• Extract provided:
What would aliens look like? More similar to us than people realise, scientists suggest

Predicting what aliens would look like is hard because we've only got one example to go by

Andrew Griffin
Wednesday 01 November 2017 10:53 GMT
Meagan Shrewsbury and Kim Galyen dress as aliens during the solar eclipse
Meagan Shrewsbury and Kim Galyen dress as aliens during the solar eclipse

Scientists might finally have worked out what aliens would look like. And it seems they would be shockingly familiar.

Alien life tends to be imagined as strange powerful monsters: either grey humanoids or insect-like killing machines. But they might actually look a lot more like us than we realised, according to pioneering new work by scientists looking to understand what extraterrestrials would actually look like.

The problem with imagining life on other worlds is that unfortunately we've only got one example to go by – our own. So we tend to imagine something that either looks like us or looks like something else on Earth, but there's no guarantee that would be accurate.

Instead, the new study applies evolutionary theory to understand what alien life might look like. And it finds that it would be subject to the same processes and mechanisms that helped bring us about – leading to the conclusion they might actually look a lot like us, too.

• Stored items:
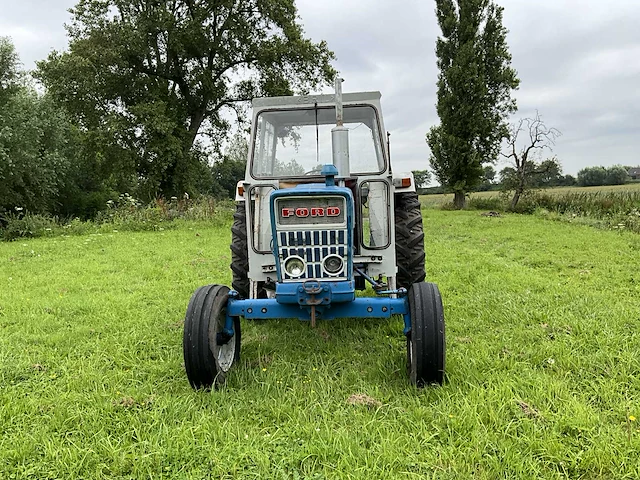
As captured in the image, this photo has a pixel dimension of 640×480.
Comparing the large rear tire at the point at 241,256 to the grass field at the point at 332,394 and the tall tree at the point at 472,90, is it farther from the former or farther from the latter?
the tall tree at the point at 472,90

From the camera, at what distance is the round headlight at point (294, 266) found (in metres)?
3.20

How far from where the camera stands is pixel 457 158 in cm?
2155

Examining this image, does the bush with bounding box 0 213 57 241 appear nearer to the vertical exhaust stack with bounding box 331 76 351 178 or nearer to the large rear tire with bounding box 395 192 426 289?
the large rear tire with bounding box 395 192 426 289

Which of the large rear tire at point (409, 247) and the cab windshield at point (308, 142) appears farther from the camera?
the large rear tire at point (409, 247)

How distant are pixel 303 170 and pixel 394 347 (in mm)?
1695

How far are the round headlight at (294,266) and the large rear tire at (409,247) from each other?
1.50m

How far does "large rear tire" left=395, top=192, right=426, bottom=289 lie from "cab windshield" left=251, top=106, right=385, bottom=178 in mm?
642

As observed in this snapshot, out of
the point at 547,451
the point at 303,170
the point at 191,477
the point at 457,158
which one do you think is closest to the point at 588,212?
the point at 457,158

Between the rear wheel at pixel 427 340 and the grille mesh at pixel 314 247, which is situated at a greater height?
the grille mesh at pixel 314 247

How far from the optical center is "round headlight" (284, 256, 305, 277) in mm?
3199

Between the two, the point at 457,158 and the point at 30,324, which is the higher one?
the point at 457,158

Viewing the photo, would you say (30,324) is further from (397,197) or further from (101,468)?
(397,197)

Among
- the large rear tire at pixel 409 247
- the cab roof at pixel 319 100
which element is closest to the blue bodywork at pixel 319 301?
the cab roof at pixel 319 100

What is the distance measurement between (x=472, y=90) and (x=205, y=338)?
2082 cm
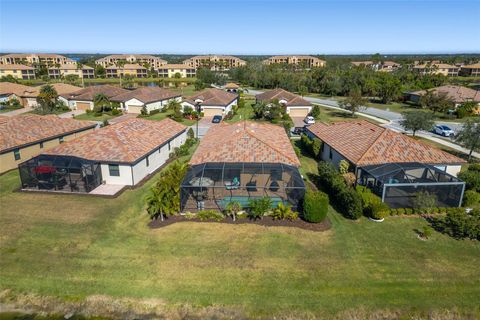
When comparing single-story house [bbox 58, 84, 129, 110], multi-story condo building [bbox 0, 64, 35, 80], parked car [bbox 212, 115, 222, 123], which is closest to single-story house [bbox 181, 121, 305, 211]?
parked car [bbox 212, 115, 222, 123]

...

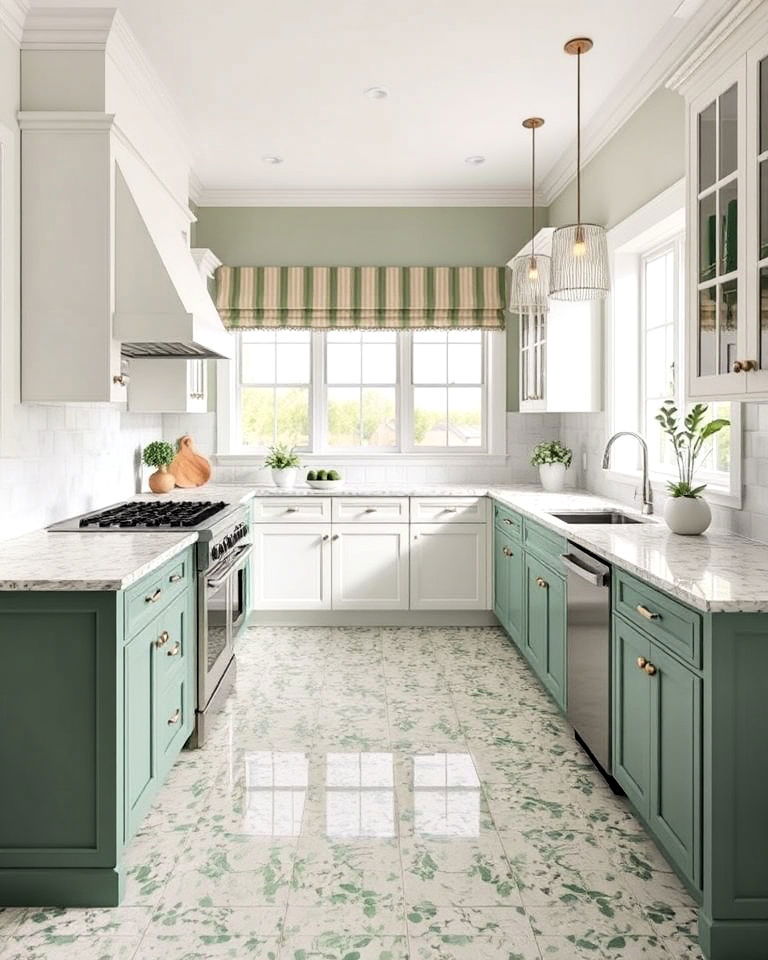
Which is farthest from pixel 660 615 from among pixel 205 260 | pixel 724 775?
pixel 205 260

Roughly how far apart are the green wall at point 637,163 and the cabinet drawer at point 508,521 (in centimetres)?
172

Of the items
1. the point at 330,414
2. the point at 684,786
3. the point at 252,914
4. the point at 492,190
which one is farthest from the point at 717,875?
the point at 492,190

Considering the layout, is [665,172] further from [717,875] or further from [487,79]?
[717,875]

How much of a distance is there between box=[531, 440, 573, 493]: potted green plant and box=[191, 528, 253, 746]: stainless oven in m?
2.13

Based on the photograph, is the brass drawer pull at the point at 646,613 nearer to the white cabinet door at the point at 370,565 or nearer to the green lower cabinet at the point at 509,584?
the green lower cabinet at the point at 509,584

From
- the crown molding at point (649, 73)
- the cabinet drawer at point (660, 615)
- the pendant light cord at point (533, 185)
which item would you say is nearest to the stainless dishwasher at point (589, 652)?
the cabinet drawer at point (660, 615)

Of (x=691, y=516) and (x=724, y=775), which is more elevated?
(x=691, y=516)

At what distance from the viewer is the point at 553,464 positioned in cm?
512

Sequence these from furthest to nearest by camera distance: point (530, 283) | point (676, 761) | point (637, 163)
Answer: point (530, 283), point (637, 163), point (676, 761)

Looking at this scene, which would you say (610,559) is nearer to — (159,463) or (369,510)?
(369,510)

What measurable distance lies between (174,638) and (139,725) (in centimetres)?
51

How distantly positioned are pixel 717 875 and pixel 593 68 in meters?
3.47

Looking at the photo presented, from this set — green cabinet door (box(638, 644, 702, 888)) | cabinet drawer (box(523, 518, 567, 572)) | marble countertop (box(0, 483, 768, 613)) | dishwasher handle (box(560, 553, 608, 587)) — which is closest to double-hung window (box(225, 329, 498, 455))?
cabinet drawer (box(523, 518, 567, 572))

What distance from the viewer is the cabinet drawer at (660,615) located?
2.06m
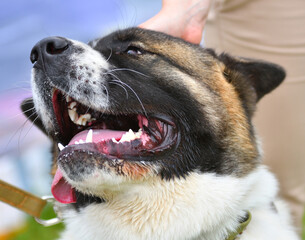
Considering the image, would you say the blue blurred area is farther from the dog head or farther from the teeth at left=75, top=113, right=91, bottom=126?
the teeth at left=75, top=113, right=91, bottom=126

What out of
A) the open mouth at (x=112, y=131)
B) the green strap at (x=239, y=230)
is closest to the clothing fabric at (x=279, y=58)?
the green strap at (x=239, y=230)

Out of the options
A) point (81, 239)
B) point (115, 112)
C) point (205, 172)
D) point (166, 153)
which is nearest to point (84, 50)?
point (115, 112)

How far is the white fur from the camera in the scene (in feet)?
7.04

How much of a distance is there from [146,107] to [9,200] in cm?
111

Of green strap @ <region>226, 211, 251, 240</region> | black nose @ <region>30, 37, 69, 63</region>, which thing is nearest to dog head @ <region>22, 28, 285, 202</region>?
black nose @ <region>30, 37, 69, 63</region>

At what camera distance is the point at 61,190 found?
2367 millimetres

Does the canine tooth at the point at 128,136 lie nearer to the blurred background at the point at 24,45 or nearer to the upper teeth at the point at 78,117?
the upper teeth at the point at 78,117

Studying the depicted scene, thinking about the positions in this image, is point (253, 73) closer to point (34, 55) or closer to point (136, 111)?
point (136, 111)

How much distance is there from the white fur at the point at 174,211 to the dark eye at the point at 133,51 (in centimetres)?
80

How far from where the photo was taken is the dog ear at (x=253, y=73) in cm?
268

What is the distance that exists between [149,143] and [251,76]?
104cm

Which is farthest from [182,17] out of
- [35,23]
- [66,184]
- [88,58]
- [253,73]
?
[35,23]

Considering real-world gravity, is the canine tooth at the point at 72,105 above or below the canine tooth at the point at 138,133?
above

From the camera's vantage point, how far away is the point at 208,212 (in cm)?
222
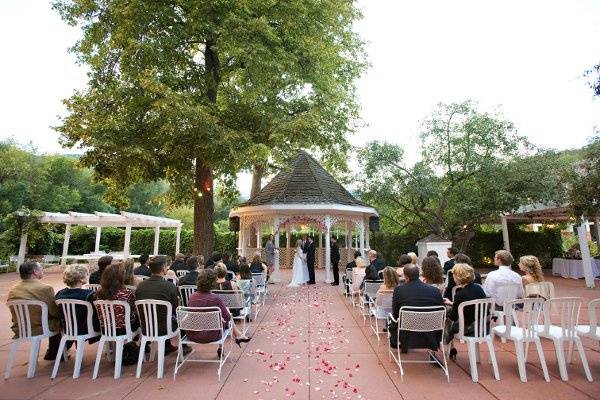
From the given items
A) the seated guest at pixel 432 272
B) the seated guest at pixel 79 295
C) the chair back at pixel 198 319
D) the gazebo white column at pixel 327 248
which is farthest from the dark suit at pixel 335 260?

• What to do:
• a. In the article on what aliens might look like, what does the new study apply to understand alien life?
• b. Continue the article on what aliens might look like, starting after its final sentence.

• Responses by task:
• a. Evolutionary theory.

• b.
"A fundamental task for astrobiologists (those who study life in the cosmos) is thinking about what extraterrestrial life might be like," says Sam Levin, a researcher in Oxford’s department of zoology. "But making predictions about aliens is hard.

"We only have one example of life – life on Earth – to extrapolate from. Past approaches in the field of astrobiology have been largely mechanistic, taking what we see on Earth, and what we know about chemistry, geology, and physics to make predictions about aliens."

That's one reason why scientists are so excited about the possibility of finding life on other planets, for instance – like the suggestion that there is alien life in our own solar system on Saturn's moon Enceladus. Looking at another form of life would signal a profound way of understanding the very possibilities of how living things arise, and what life itself means.

"In our paper, we offer an alternative approach, which is to use evolutionary theory to make predictions that are independent of Earth's details," Levin says. "This is a useful approach, because theoretical predictions will apply to aliens that are silicon based, do not have DNA, and breathe nitrogen, for example."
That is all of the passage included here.